> [ЗАДАНИЯ]
1) Ответьте по отрывку о французском кино на следующие вопросы:
(a) В каком возрасте умер Канудо?
(b) Как называется книга Деллюка?
(c) В каком издании Деллюк написал о своей вере во множество отдельных побед французов?
2) Определите, согласуются ли с отрывком о французском кино следующие утверждения:
(a) Деллюк начал свою статью с выражения твердой веры.
(b) В «Монд нуво» Деллюк заявил, что верит в неизбежную победу французского фильма.
(c) В 1919–1922 годы многие значительные фильмы подкрепили надежду Деллюка.
3) Воспроизведите дословно часть отрывка о французском кино, начиная со слов «Эта утопия была» и заканчивая словами «сорока четырех лет[19].».

> [ФРАГМЕНТ ТЕКСТА]

Эта утопия была связана с темой политической пропаганды, в то время столь же распространенной, как теперь тема объединенной Европы, и получившей новый смысл несколько месяцев спустя, после похода на Рим и прихода к власти Муссолини. Но к тому времени, в ноябре 1923 года, Канудо умер — в возрасте сорока четырех лет[19].
В заключении к своей книге «Кино и компания» Деллюк высказал некоторое разочарование по поводу того, что ожидает искусство кино во Франции, хотя начал свою статью с выражения твердой веры: «Французское кино будет жить!» В 1919–1922 годы многие значительные фильмы подкрепили его надежду, и он написал в «Монд нуво»:
«Я по-прежнему не верю в неизбежную победу французского фильма. Но я верю во множество отдельных побед, где победителями будут французы… Во всяком случае, я уверен, что французские киноработники скоро добьются, — ибо дело идет о жизни или смерти, — очищения своих ателье от безмозглых коммерсантов, безнаказанных распутников, грабителей и мародеров, которые переполняют наше кино и его убивают».

> [СТРОКИ]
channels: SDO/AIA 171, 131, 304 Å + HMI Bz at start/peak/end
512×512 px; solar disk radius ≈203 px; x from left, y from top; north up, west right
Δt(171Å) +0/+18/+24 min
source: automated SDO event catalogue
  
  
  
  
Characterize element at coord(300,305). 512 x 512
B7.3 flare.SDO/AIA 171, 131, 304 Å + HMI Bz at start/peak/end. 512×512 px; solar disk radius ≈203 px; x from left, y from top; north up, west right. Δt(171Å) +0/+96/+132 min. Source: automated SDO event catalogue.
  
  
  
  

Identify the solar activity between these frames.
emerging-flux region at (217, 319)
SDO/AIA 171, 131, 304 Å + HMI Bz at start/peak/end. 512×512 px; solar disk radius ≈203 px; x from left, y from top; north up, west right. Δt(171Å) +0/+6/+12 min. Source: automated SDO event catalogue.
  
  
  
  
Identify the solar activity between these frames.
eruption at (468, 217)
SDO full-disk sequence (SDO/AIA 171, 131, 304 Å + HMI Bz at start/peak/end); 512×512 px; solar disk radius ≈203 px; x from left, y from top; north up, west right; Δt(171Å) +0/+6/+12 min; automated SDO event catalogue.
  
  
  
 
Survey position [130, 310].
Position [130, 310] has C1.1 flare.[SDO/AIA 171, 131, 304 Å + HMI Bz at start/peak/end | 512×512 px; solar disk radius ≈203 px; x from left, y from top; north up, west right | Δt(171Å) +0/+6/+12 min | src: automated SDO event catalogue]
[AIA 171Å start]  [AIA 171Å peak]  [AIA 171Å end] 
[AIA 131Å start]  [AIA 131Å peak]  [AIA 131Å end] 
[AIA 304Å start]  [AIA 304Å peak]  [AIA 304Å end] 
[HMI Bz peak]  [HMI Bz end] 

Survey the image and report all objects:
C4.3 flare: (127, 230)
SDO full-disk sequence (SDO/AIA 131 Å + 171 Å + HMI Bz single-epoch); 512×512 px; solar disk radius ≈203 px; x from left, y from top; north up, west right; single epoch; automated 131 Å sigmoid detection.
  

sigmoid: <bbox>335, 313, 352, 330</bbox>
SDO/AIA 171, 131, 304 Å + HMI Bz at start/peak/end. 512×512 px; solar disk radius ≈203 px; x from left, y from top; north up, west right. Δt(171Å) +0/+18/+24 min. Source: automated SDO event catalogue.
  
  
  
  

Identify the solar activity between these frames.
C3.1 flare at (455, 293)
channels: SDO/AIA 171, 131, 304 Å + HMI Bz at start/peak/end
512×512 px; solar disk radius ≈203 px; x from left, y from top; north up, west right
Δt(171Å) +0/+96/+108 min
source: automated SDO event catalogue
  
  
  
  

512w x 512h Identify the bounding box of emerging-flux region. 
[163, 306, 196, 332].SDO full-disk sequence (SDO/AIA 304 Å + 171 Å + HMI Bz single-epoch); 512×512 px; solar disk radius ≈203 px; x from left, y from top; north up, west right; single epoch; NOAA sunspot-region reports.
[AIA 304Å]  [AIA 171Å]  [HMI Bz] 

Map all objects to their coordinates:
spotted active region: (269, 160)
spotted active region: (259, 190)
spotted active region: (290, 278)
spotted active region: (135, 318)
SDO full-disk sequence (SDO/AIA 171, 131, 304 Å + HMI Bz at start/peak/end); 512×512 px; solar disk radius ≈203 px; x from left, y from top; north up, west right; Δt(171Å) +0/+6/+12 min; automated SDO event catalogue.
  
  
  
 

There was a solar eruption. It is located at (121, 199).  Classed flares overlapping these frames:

> [ВЫПОЛНЕННОЕ ЗАДАНИЕ]
1)
(a) В возрасте сорока четырех лет.
(b) «Кино и компания».
(c) В «Монд нуво».

2)
(a) Да: «начал свою статью с выражения твердой веры».
(b) Нет: «Я по-прежнему не верю в неизбежную победу французского фильма».
(c) Да: «В 1919–1922 годы многие значительные фильмы подкрепили его надежду».

3)
Эта утопия была связана с темой политической пропаганды, в то время столь же распространенной, как теперь тема объединенной Европы, и получившей новый смысл несколько месяцев спустя, после похода на Рим и прихода к власти Муссолини. Но к тому времени, в ноябре 1923 года, Канудо умер — в возрасте сорока четырех лет[19].